Other Mad Science classes done through schools have kits delivered to participants that might allow a little more physical interaction with the materials they’re studying. In this case, he tried to get that same sense by engaging them with more questions.
Often that’s asking them to hypothesize what will happen when he mixes two chemicals or stirs a solution in a beaker.
“What makes me the happiest is when they’re really thinking through, and they’re making connections to other things, and they’re making guesses like, ‘I think this will happen because of this,’” he said.
Chapel, who is in his senior year studying music education at the University of Missouri-Kansas City, has taught classes with Mad Science since January. Because he’s also a student, he, too, saw his own classes go online.
Having an insight into how it looks from a student’s perspective has informed his own teaching habits, Chapel said. As students have returned to school this fall, many of them at least partially online, he’s seen them get better at using Zoom and muting appropriately.
He loves when the kids bring their own experiences to the class.
“It’s nice to make the connection to things they’ve seen in their real life. Science is something in the entire world around us; science is everywhere,” Chapel said.

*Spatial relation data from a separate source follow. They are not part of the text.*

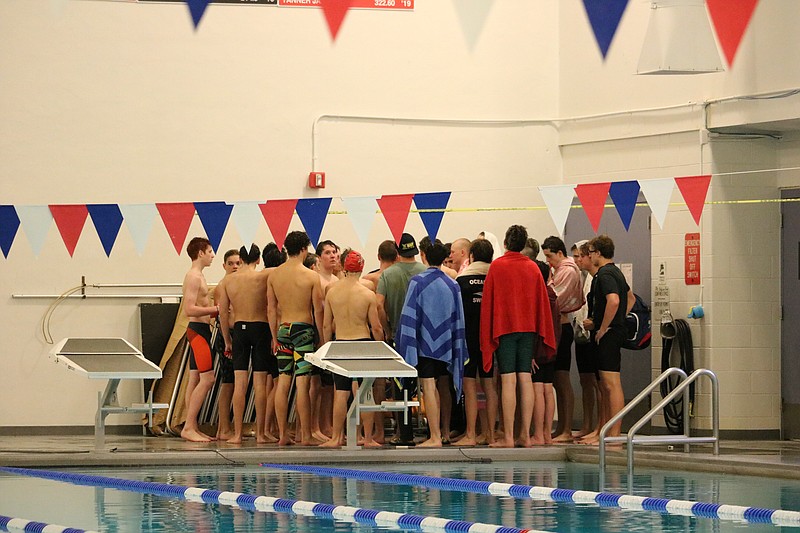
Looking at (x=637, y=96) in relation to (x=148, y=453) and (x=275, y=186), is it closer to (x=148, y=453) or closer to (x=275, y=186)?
(x=275, y=186)

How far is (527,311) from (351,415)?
1683mm

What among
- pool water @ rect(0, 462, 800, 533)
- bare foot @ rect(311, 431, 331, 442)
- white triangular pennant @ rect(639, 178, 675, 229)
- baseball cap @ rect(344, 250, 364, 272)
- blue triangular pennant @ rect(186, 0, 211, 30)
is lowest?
pool water @ rect(0, 462, 800, 533)

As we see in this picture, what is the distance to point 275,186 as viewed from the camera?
13977mm

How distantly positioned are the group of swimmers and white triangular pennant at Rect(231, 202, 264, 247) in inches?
10.9

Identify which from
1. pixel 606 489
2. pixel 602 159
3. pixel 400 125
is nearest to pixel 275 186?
pixel 400 125

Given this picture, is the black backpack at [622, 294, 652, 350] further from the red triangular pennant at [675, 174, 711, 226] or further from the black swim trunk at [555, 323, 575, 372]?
the red triangular pennant at [675, 174, 711, 226]

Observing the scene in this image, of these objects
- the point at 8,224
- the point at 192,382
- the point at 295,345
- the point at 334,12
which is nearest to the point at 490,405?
the point at 295,345

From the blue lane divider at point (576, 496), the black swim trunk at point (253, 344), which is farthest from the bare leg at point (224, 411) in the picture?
the blue lane divider at point (576, 496)

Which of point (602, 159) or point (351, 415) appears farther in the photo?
point (602, 159)

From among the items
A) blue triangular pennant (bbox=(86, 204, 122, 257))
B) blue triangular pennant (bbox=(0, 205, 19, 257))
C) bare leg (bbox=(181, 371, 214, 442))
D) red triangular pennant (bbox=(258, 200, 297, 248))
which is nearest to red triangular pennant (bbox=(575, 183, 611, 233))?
red triangular pennant (bbox=(258, 200, 297, 248))

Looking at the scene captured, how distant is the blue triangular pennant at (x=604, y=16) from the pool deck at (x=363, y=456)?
3534mm

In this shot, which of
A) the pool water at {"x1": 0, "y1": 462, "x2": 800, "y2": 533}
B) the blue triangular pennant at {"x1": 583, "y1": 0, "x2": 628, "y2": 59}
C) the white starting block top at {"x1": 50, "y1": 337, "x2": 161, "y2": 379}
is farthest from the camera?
the white starting block top at {"x1": 50, "y1": 337, "x2": 161, "y2": 379}

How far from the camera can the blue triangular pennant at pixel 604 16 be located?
856 centimetres

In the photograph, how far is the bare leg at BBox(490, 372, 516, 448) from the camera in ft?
38.1
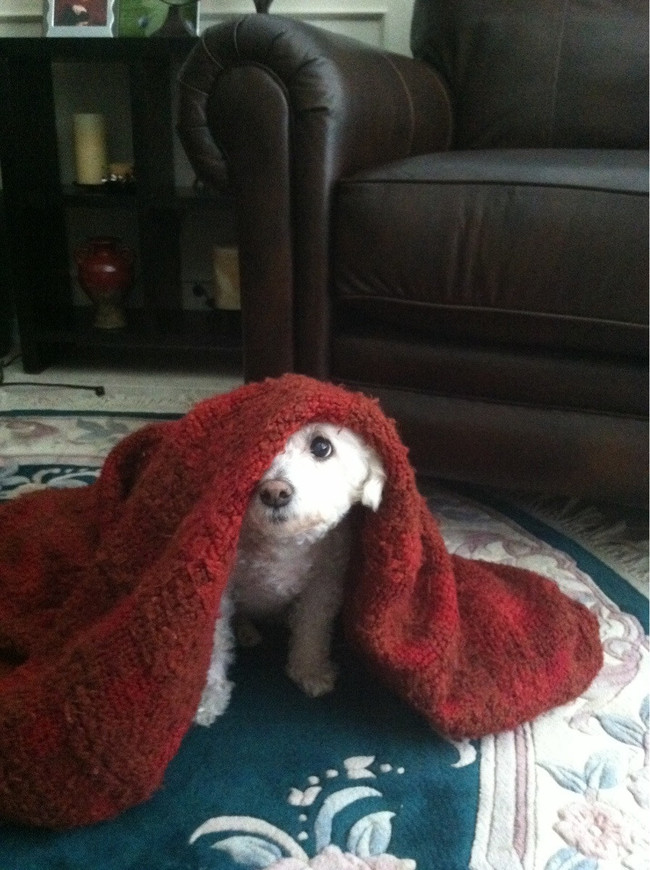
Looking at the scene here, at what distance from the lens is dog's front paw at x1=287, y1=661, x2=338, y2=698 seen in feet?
2.51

In last week’s class, one boy at this class suggested that you can make a volcano with a chemical reaction — and you can if you’ve got some baking soda and vinegar handy.
The kids were really hoping to see a more explosive chemical reaction. Another attendee suggested Chapel should mix all the chemicals in the lab together because “it might explode.”
It’s a common request.
“Everyone wants an explosion. I do, too, but I just don’t like cleaning up,” he said.
Although he mostly teaches from a Mad Science office, he does teach a few classes from home on his laptop.
Chapel reminded the kids not to try the experiments at their homes and not to eat anything they might make by experimenting.
While the kids watched steel wool rust at different rates while sitting in a variety of solutions, they were also learning key scientific terms such as “reaction” and “catalyst.”
Also on the slate of reaction experiments was making slimy worms by mixing calcium chloride with sodium alginate.